The report also found that most of the issues arose from problems with age and the design of the track. It also highlighted the importance of regular track maintenance and renewal.
Lisa Battiston, the deputy press secretary for the MBTA, wrote in an email to The Daily Free Press that the Green Line is working to improve its track with enhancements including the replacement of 28,450 feet of track, and over 1,000 ties and tie plates.
“A robust program for improvements to the Green Line track infrastructure is well underway,” Battison wrote. “These and other short-term improvements set the foundation for core infrastructure work, which will be done in the months and years ahead as part of a comprehensive Green Line Track Renewal Plan … When completed, costs for the Green Line track replacement project will near $120 million.”
Battison wrote that the Green Line has seen a significant decrease in derailments since track maintenance work began.
“Between 2014 and 2016, there were nineteen derailments,” Battison wrote in the email. “In 2017, there were three derailments, all of which were caused by human error, not track conditions. There was one derailment last month when a large amount of snow fell onto the tracks at Newton Centre, just as a trolley was departing the station.”
The report cited the MBTA favors “on-time performance” over the long-term health of the system.

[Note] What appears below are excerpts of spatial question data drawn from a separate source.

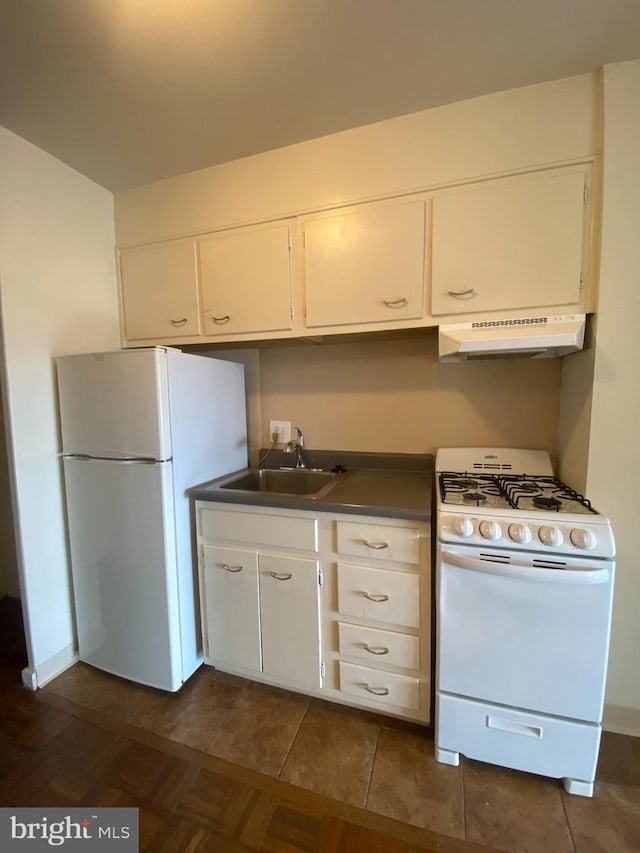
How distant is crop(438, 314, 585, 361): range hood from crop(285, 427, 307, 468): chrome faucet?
906 millimetres

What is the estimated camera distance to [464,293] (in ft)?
4.52

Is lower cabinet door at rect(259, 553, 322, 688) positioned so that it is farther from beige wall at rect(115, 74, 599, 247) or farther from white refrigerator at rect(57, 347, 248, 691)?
beige wall at rect(115, 74, 599, 247)

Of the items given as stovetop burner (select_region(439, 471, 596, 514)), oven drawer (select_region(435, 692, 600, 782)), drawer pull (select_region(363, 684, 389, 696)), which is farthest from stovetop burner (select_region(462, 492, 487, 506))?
drawer pull (select_region(363, 684, 389, 696))

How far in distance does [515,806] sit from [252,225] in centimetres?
240

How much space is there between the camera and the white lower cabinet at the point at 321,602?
1305 mm

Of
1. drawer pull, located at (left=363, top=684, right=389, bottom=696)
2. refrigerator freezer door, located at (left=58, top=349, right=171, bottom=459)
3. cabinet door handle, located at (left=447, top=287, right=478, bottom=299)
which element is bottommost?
drawer pull, located at (left=363, top=684, right=389, bottom=696)

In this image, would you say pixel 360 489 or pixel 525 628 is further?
pixel 360 489

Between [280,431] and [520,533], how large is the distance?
1.33 m

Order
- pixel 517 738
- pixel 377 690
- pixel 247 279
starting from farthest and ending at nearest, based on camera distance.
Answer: pixel 247 279 < pixel 377 690 < pixel 517 738

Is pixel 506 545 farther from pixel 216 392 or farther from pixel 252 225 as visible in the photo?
pixel 252 225

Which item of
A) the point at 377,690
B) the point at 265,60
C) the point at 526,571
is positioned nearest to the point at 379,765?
the point at 377,690

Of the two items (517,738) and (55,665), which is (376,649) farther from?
(55,665)

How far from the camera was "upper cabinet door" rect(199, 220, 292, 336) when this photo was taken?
63.4 inches

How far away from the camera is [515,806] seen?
112 cm
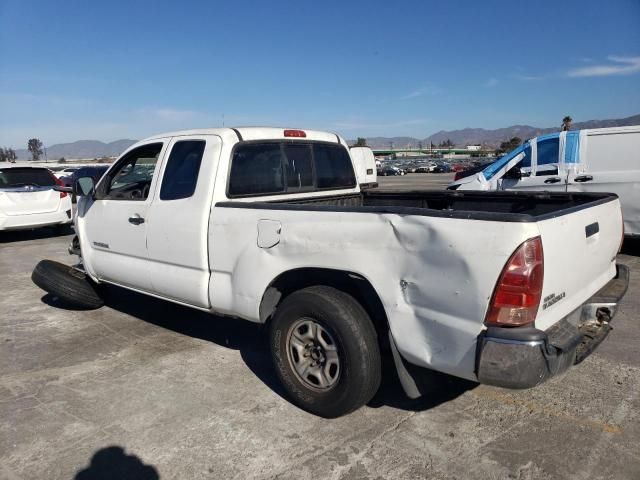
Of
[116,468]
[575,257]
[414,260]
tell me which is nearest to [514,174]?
[575,257]

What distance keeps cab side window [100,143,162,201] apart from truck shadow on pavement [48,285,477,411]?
1.37 m

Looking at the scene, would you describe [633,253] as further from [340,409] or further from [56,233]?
[56,233]

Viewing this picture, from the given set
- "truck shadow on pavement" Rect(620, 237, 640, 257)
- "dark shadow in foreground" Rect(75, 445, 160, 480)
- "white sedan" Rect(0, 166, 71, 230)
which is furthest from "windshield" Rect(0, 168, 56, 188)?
"truck shadow on pavement" Rect(620, 237, 640, 257)

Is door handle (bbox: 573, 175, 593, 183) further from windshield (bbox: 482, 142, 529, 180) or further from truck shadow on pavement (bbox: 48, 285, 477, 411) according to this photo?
truck shadow on pavement (bbox: 48, 285, 477, 411)

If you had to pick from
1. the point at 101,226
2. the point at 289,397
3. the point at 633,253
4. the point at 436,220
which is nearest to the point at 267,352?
the point at 289,397

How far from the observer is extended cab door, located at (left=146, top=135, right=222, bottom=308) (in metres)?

Green line train operators and track inspectors are likewise insufficiency trained for the job, the report also states.
Richard Cranford, 63, of Charlestown, said money needs to be considered before contemplating improvements.
“Just like anything else, maintenance, as you go along, is better than waiting for it to break and fix,” Cranford said. “But also like anything else in society, society needs to come up with the money for this stuff, and that doesn’t seem to be a priority.”
The report states that, due to track infrastructure conditions, trains could be at times “operating at/or near potential derailment threshold limits” and that often, these types of conditions are only recognized or acted upon after a derailment or similar situation.
Ioannis Paschalidis, director for the Center for Information and Systems Engineering at Boston University, said issues with the line could contribute to bottleneck issues in Boston.
“Boston is already an extremely congested city, in terms of the use of the road network,” Paschalidis said. “In fact, it is in the top 6 or 7 urban areas in the U.S. in terms of congestion. I think there have been some studies which indicate that it is perhaps at the very top in terms of increased congestion per year. Clearly, this is related to the public transportation services and also the way they service them.”
Tommy Austin, 30, of Back Bay said he’s not surprised serious transportation issues are rarely discussed.
“As soon as someone gets killed, then all of sudden everyone is going to care,” Austin said. “It’s like any other issue in society. Once you let it get too far then something bad happens, then people start caring about it.”
Taylor Peck, 22, of Allston said she sees problems with the T regularly.
“There are issues that need to be faced and it would probably be better if they were done quicker, rather than last-minute fixes because [they] have done nothing,” Peck said. “I have lived in Allston on the B line for two, almost three years now and it has been an issue the whole time I’ve been here.”